And if you doubt the complexity of the natural numbers, then you are probably unaware of the vast mathematical literature on how unfathomably complex the natural numbers (provably) are. For starters, the set of true statements about the natural numbers is too complex (in a very precise sense) to be derived from any system of axioms. The set of true statements about your brain, by contrast, is probably easy in principle to axiomatize (though to make this precise, you’d have to be precise about what sort of statements you’re allowing).

So what responses might we expect from Behe or Dawkins? Behe, I think, would have the easier time of it, since he can always contend that the natural numbers must have been intelligently designed. But that paints him into a pretty isolated corner. In my experience, even the most committed theists are reluctant to believe that an equation like “2 plus 2 equals 4” is the result of a design choice.

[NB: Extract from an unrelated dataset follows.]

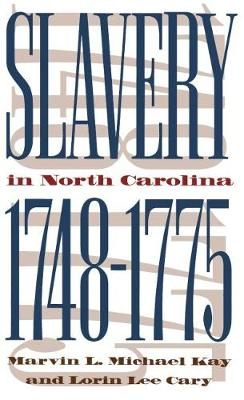Slavery in North Carolina, 1748-1775 (Paperback)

For Dawkins, I think, the game is up. Surely he won’t want to argue that the natural numbers have evolved, so that their properties today are different from their properties at some time in the distant past. (Of course, our knowledge of the natural numbers has evolved, but that’s a different matter entirely.)

Not everything that’s complex — not even everything that’s irreducibly complex — was designed. Not everything that’s complex evolved from something simpler. Whether any given complex structure was designed, or evolved, or was just plain complex from the get-go, is a question that requires more than an appeal to glib, and demonstrably false, generalities.